*Excerpts from a dataset*
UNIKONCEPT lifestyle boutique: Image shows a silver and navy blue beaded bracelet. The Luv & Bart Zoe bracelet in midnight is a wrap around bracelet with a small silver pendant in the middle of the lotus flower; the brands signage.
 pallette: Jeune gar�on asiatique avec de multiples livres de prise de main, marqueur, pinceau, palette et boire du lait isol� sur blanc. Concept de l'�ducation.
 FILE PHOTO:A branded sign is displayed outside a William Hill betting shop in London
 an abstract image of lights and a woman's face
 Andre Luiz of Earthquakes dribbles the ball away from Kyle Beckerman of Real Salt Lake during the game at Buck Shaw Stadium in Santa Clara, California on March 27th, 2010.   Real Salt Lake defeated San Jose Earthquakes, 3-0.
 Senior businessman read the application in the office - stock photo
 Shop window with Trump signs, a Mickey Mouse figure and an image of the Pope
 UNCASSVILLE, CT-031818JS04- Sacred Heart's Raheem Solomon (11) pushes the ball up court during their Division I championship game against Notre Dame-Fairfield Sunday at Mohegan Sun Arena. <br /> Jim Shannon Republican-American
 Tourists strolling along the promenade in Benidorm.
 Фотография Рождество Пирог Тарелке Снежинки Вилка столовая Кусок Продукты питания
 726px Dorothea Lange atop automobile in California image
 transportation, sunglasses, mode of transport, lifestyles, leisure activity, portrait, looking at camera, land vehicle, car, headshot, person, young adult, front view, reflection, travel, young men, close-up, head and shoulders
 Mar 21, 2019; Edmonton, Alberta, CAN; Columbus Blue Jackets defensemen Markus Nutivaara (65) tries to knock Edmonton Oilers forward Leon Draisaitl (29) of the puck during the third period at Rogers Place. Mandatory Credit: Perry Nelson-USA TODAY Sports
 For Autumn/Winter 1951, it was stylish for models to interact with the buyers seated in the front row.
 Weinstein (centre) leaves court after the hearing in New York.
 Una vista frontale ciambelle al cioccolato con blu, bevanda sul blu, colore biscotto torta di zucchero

*TASK INSTRUCTIONS*
Once the records end, copy them all again exactly.

*REPLY TO THE TASK*
UNIKONCEPT lifestyle boutique: Image shows a silver and navy blue beaded bracelet. The Luv & Bart Zoe bracelet in midnight is a wrap around bracelet with a small silver pendant in the middle of the lotus flower; the brands signage.
 pallette: Jeune gar�on asiatique avec de multiples livres de prise de main, marqueur, pinceau, palette et boire du lait isol� sur blanc. Concept de l'�ducation.
 FILE PHOTO:A branded sign is displayed outside a William Hill betting shop in London
 an abstract image of lights and a woman's face
 Andre Luiz of Earthquakes dribbles the ball away from Kyle Beckerman of Real Salt Lake during the game at Buck Shaw Stadium in Santa Clara, California on March 27th, 2010.   Real Salt Lake defeated San Jose Earthquakes, 3-0.
 Senior businessman read the application in the office - stock photo
 Shop window with Trump signs, a Mickey Mouse figure and an image of the Pope
 UNCASSVILLE, CT-031818JS04- Sacred Heart's Raheem Solomon (11) pushes the ball up court during their Division I championship game against Notre Dame-Fairfield Sunday at Mohegan Sun Arena. <br /> Jim Shannon Republican-American
 Tourists strolling along the promenade in Benidorm.
 Фотография Рождество Пирог Тарелке Снежинки Вилка столовая Кусок Продукты питания
 726px Dorothea Lange atop automobile in California image
 transportation, sunglasses, mode of transport, lifestyles, leisure activity, portrait, looking at camera, land vehicle, car, headshot, person, young adult, front view, reflection, travel, young men, close-up, head and shoulders
 Mar 21, 2019; Edmonton, Alberta, CAN; Columbus Blue Jackets defensemen Markus Nutivaara (65) tries to knock Edmonton Oilers forward Leon Draisaitl (29) of the puck during the third period at Rogers Place. Mandatory Credit: Perry Nelson-USA TODAY Sports
 For Autumn/Winter 1951, it was stylish for models to interact with the buyers seated in the front row.
 Weinstein (centre) leaves court after the hearing in New York.
 Una vista frontale ciambelle al cioccolato con blu, bevanda sul blu, colore biscotto torta di zucchero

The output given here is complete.